• **Task directions**:
Copy out all of the entries below word for word, omitting the pictures from your reply.

* Start Records for this exercise *

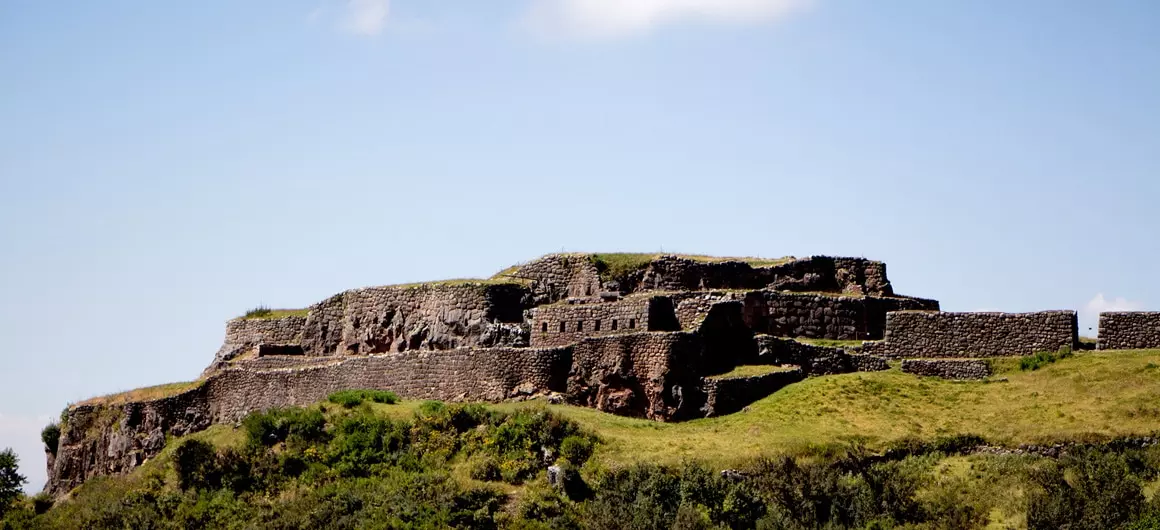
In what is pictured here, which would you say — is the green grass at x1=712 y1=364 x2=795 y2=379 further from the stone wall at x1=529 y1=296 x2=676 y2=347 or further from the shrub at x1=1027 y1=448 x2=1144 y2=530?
the shrub at x1=1027 y1=448 x2=1144 y2=530

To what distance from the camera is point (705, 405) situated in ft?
178

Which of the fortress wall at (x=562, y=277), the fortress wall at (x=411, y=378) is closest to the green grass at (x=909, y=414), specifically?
the fortress wall at (x=411, y=378)

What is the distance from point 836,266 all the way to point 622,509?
16.6 meters

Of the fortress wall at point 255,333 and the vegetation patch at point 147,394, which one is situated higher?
the fortress wall at point 255,333

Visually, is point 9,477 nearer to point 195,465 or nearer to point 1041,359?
point 195,465

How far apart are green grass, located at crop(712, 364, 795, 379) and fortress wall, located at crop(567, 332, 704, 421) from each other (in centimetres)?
96

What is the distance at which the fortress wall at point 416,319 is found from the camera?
61.3m

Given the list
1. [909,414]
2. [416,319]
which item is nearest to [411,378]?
[416,319]

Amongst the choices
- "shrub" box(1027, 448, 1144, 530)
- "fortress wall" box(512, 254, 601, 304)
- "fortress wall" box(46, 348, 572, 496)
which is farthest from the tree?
"shrub" box(1027, 448, 1144, 530)

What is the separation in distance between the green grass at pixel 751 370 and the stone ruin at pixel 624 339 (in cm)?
13

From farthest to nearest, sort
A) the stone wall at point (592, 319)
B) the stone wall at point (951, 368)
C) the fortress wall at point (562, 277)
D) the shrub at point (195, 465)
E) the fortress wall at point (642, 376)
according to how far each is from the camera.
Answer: the fortress wall at point (562, 277) < the stone wall at point (592, 319) < the stone wall at point (951, 368) < the shrub at point (195, 465) < the fortress wall at point (642, 376)

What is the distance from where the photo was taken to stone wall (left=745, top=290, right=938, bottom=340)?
58.6m

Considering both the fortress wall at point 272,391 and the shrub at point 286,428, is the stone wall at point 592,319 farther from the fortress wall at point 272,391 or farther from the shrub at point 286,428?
the shrub at point 286,428

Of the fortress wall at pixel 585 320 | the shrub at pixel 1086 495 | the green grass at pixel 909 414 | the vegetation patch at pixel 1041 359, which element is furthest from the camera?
the fortress wall at pixel 585 320
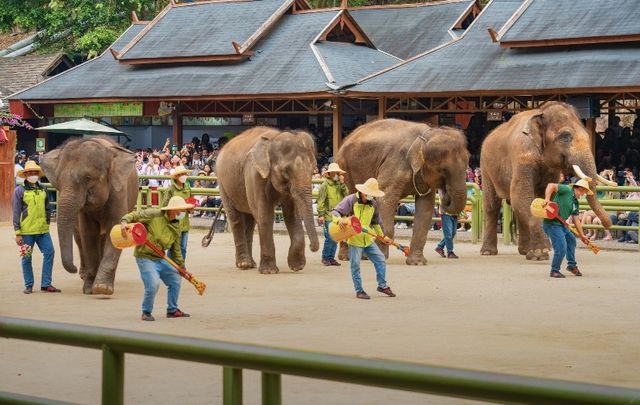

* End Records for this exercise *

• **Task response**:
In what is pictured here, which would you say — is the green grass at x1=712 y1=364 x2=795 y2=379 further from the stone wall at x1=529 y1=296 x2=676 y2=347 or further from the shrub at x1=1027 y1=448 x2=1144 y2=530?
the shrub at x1=1027 y1=448 x2=1144 y2=530

To what distance from the camera is point (705, 405) situated in ft?
178

Which of the fortress wall at (x=562, y=277), the fortress wall at (x=411, y=378) is closest to the green grass at (x=909, y=414), specifically?
the fortress wall at (x=411, y=378)

What is the distance from point 836,266 all the way to point 622,509?
16.6 meters

Of the fortress wall at point 255,333 and the vegetation patch at point 147,394, which one is situated higher?
the fortress wall at point 255,333

Visually, is point 9,477 nearer to point 195,465 or nearer to point 1041,359?
point 195,465

How far apart are green grass, located at crop(712, 364, 795, 379) and fortress wall, located at crop(567, 332, 704, 421) from each other (in centimetres)?
96

What is the distance at which the fortress wall at point 416,319 is found from the camera?
61.3m

Given the list
1. [909,414]
2. [416,319]
which item is nearest to [411,378]?
[416,319]

Amongst the choices
- "shrub" box(1027, 448, 1144, 530)
- "fortress wall" box(512, 254, 601, 304)
- "fortress wall" box(46, 348, 572, 496)
which is farthest from the tree?
"shrub" box(1027, 448, 1144, 530)

What is the separation in distance between the green grass at pixel 751 370 and the stone ruin at pixel 624 339 (in cm)?
13

From farthest to nearest, sort
A) the stone wall at point (592, 319)
B) the stone wall at point (951, 368)
C) the fortress wall at point (562, 277)
D) the shrub at point (195, 465)
E) the fortress wall at point (642, 376)
according to how far each is from the camera.
Answer: the fortress wall at point (562, 277) < the stone wall at point (592, 319) < the stone wall at point (951, 368) < the shrub at point (195, 465) < the fortress wall at point (642, 376)

What is the distance from where the photo was taken to stone wall (left=745, top=290, right=938, bottom=340)?
58.6m

Considering both the fortress wall at point 272,391 and the shrub at point 286,428, is the stone wall at point 592,319 farther from the fortress wall at point 272,391 or farther from the shrub at point 286,428?
the shrub at point 286,428

Of the fortress wall at pixel 585 320 | the shrub at pixel 1086 495 | the green grass at pixel 909 414 | the vegetation patch at pixel 1041 359, which element is furthest from the camera?
the fortress wall at pixel 585 320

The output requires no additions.